I want to highlight the standouts, but there’s a slight wrinkle to that plan: namely, I read this book a few weeks back (2? 3? Guys, I just don’t even remember), and this semester’s stress has really taken a toll on my short-term reading memory. I’ll do my best, but forgive me if the details are…fuzzy. But here goes:
“Silver Blaze”: This is a favorite, because I remember watching this as a short film adaptation with my high school freshmen back when I student taught in 2008. Sherlock and John are dispatched to find a stolen racehorse and solve the mystery of a dead groom. Here, Doyle works the trope of the “hidden in plain sight” mystery really well.
“The Adventure of the Greek Interpreter”: A Greek man who has been called to translate suspects that he is complicit in illegal and dangerous activity, so he commissions Sherlock Holmes to investigate. In this story, family dignity and a woman’s honor end up at stake, and lives are in danger.
“The Final Problem”: Here, we meet Professor James Moriarty. Sherlock Holmes suspects his life is in danger and refuses to explain to Watson what the problem is. It’s too bad that the fan-canon has had to fill in the gaps, because Moriarty is a clever and crafty individual, a foe worthy of Sherlock Holmes’ mettle.
[For the record, Jared Harris, aka Lane Pryce from Mad Men is my favorite Moriarty, even if the Robert Downey, Jr. Sherlock Holmes is not my absolute favorite Sherlock reincarnation. But I digress]

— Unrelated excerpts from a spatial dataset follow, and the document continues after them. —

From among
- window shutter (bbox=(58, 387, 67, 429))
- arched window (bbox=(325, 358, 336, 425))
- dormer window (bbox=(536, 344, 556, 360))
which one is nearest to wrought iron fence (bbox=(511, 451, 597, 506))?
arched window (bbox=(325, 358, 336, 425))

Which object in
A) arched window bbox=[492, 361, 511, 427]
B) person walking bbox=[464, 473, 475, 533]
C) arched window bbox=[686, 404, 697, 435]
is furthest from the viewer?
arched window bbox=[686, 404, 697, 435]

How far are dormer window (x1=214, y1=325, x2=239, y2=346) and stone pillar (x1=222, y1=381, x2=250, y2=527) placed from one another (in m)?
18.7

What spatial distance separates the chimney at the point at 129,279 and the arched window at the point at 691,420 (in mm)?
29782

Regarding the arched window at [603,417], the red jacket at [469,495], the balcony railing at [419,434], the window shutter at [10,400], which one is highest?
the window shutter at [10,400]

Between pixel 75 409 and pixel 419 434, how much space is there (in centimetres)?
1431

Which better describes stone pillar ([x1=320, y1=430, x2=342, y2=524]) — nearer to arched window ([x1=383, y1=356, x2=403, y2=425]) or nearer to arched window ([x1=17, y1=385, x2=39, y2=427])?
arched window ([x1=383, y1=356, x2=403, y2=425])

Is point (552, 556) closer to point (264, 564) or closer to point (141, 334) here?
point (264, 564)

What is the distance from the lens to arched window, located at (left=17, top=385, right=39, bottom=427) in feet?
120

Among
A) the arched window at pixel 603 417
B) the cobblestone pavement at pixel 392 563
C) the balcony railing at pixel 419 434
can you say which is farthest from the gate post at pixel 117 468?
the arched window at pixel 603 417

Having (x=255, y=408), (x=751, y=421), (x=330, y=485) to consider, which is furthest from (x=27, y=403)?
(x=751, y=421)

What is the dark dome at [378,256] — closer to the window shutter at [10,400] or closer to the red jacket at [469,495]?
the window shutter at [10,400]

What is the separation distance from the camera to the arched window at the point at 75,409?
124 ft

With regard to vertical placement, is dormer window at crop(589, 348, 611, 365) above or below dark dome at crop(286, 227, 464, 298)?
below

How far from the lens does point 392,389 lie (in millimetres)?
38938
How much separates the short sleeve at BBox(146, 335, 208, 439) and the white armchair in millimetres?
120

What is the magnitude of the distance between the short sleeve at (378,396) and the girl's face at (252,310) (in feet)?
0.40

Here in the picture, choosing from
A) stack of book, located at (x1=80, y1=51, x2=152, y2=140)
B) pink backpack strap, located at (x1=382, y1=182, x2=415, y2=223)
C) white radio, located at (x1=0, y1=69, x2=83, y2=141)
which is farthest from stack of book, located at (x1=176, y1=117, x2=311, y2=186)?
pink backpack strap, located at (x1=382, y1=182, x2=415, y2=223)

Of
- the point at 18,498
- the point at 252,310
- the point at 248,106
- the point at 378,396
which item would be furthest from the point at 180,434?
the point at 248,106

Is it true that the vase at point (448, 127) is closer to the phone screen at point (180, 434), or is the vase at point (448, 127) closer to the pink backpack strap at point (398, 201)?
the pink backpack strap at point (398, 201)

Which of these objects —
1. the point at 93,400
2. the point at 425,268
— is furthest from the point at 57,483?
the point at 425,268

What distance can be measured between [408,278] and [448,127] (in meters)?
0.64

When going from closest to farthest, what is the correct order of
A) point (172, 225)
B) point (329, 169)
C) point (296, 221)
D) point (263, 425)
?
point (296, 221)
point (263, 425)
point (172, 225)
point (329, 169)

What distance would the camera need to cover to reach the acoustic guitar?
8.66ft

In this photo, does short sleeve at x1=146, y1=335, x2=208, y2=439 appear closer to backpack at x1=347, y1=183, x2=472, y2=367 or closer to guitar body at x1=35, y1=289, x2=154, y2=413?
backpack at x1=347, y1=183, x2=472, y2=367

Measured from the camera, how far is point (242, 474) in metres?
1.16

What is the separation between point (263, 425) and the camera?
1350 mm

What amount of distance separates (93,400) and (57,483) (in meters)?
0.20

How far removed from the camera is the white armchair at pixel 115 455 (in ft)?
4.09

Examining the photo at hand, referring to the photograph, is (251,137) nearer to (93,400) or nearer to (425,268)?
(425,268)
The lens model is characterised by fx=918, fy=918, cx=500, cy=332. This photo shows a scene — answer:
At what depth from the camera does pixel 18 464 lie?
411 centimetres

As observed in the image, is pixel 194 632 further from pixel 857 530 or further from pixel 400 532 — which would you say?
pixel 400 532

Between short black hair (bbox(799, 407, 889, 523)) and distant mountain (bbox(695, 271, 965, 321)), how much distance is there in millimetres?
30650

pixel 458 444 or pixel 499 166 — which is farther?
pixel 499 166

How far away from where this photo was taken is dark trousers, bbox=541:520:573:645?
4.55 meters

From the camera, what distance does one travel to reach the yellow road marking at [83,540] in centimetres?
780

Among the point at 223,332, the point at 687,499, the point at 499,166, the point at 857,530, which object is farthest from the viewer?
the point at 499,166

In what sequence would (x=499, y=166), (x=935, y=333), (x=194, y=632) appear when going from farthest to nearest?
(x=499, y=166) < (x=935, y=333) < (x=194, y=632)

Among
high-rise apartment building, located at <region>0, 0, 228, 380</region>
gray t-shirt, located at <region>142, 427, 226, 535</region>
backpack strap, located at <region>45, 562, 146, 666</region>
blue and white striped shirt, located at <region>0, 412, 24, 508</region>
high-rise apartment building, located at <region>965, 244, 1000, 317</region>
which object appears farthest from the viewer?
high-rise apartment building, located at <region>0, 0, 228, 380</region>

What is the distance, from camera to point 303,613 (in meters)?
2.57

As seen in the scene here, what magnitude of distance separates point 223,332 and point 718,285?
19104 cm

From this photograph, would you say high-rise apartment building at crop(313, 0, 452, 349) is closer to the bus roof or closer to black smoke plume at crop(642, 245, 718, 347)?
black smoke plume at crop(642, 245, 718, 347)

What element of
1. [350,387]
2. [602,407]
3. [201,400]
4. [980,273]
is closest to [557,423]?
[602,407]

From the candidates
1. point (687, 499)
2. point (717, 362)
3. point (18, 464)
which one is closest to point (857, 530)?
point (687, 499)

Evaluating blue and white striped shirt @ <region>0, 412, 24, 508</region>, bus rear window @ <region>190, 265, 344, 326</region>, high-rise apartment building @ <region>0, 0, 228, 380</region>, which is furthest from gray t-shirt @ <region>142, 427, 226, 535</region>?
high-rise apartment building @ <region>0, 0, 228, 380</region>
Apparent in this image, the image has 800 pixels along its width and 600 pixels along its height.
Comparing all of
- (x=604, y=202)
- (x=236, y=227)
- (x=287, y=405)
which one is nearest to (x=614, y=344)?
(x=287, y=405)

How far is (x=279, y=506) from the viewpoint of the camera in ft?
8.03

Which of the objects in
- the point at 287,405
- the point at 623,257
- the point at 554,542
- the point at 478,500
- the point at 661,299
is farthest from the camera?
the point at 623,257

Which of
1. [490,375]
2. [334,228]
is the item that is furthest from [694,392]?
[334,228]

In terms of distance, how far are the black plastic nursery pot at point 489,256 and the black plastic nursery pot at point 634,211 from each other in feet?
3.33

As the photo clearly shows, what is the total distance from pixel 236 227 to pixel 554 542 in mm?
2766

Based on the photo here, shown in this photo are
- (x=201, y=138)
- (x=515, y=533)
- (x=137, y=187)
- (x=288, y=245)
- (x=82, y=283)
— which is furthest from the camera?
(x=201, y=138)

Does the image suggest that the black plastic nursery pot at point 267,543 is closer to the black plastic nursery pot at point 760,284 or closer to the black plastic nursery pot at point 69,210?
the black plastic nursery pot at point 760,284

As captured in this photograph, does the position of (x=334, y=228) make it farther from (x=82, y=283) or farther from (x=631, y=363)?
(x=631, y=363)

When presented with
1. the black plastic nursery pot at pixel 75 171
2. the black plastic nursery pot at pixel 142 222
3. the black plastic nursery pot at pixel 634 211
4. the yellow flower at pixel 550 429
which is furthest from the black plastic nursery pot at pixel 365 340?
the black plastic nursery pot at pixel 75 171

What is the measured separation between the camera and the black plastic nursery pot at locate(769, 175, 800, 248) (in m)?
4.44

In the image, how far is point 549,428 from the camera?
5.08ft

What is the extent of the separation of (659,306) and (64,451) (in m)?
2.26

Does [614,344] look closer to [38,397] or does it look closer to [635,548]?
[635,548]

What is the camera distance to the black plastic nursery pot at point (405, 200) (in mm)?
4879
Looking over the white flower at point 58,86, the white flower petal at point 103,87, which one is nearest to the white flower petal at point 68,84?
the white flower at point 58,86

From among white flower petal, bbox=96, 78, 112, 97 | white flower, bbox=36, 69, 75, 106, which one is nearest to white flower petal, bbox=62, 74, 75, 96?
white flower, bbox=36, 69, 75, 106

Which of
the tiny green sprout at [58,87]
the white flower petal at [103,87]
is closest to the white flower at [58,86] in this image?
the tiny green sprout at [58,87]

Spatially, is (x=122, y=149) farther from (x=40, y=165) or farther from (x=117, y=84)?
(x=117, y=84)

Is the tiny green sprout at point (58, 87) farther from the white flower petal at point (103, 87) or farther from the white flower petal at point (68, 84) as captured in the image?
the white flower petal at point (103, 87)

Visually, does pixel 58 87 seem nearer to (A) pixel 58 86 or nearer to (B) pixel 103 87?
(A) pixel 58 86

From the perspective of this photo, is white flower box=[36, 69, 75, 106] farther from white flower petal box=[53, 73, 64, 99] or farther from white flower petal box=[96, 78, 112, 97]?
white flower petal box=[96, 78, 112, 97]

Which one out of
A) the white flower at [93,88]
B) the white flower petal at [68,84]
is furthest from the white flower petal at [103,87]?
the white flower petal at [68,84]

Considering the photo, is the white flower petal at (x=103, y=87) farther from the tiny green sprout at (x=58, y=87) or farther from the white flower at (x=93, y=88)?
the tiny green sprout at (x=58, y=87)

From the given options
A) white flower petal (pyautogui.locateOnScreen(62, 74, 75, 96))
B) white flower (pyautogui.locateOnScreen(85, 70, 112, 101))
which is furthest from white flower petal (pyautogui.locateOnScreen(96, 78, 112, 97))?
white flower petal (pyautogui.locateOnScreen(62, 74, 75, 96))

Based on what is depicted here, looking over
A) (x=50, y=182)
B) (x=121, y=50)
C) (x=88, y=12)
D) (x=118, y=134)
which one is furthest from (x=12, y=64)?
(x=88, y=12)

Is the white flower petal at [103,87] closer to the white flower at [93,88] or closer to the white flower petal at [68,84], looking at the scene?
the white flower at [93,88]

But there is an infamous showdown at the Reichenbach Falls, one in which Sherlock Holmes is doomed to his end. I remember reading somewhere that Doyle was tired of Holmes and wanted to write other things, but the fans revolted. What are you going to do?
If you are a Sherlock Holmes fan, give this book a read. It’s not the best start, but it jumps right into the mysteries and has lots of fun and interesting short stories that are not a challenging read at all.